DEV Community

Cover image for GitHub Actions CI/CD without AWS Credential information
Yuta
Yuta

Posted on

GitHub Actions CI/CD without AWS Credential information

Introduction

October 2021, GitHub announced that GitHub Actions supports OpenID Connect (OIDC) for secure deployments to cloud, which uses short-lived tokens that are automatically rotated for each deployment.

https://github.blog/changelog/2021-10-27-github-actions-secure-cloud-deployments-with-openid-connect/

This feature helps me build CI/CD on GitHub Actions by AWS without AWS Credential such as IAM access key ID or secret access key.

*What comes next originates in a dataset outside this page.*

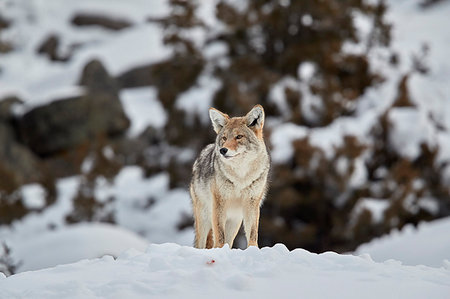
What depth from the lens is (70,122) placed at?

I'll try to implement CI/CD for building EC2 instances by incorporating this feature into CI/CD using a combination of Terraform and GitHub Actions, and passing the IAM role to GitHub Actions.

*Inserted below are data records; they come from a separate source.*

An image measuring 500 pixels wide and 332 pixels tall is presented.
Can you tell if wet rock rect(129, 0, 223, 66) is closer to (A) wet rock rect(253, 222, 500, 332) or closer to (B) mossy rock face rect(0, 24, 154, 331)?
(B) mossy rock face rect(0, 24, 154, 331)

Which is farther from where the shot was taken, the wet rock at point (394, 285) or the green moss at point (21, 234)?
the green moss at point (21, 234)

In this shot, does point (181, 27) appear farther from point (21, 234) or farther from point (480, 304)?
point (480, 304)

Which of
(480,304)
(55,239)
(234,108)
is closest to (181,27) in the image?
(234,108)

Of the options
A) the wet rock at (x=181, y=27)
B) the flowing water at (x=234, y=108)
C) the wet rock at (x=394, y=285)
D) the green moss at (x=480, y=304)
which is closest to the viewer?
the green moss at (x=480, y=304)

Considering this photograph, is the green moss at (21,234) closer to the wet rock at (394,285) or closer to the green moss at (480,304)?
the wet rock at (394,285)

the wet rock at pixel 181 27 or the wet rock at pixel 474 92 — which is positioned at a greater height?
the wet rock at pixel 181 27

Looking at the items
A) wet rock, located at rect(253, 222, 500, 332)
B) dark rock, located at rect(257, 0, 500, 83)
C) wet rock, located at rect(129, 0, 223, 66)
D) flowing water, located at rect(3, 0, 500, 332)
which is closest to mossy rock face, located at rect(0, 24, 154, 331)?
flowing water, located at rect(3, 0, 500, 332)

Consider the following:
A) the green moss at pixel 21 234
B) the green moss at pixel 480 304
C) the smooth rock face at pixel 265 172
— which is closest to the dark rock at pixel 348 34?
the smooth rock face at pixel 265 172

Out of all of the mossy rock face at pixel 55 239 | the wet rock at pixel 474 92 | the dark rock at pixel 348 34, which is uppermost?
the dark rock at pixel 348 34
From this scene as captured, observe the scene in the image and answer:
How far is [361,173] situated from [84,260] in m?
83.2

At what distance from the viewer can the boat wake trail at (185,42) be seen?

GitHub Actions CI/CD with terraform

Previously, it is necessary to register IAM access key ID and secret access key in the environment variables in advance when deploying AWS services with terraform and building CI/CD with GitHub Actions or Circle CI.
GitHub Actions Setting

    - name: Configure AWS Credentials
      uses: aws-actions/configure-aws-credentials@v1
      with:
        aws-access-key-id: ${{ secrets.AWS_ACCESS_KEY_ID }} #access key ID
        aws-secret-access-key: ${{ secrets.AWS_SECRET_ACCESS_KEY }} #secret access key
Enter fullscreen mode Exit fullscreen mode

There are some problems.

  • Create IAM user to publish Access keys
  • Re-register Access keys in case of AWS multi account operation

To solve them, I add OpenID Connect provider.
I build CloudFormation stack template to refer to this article and deploy IAM role & OIDC provider.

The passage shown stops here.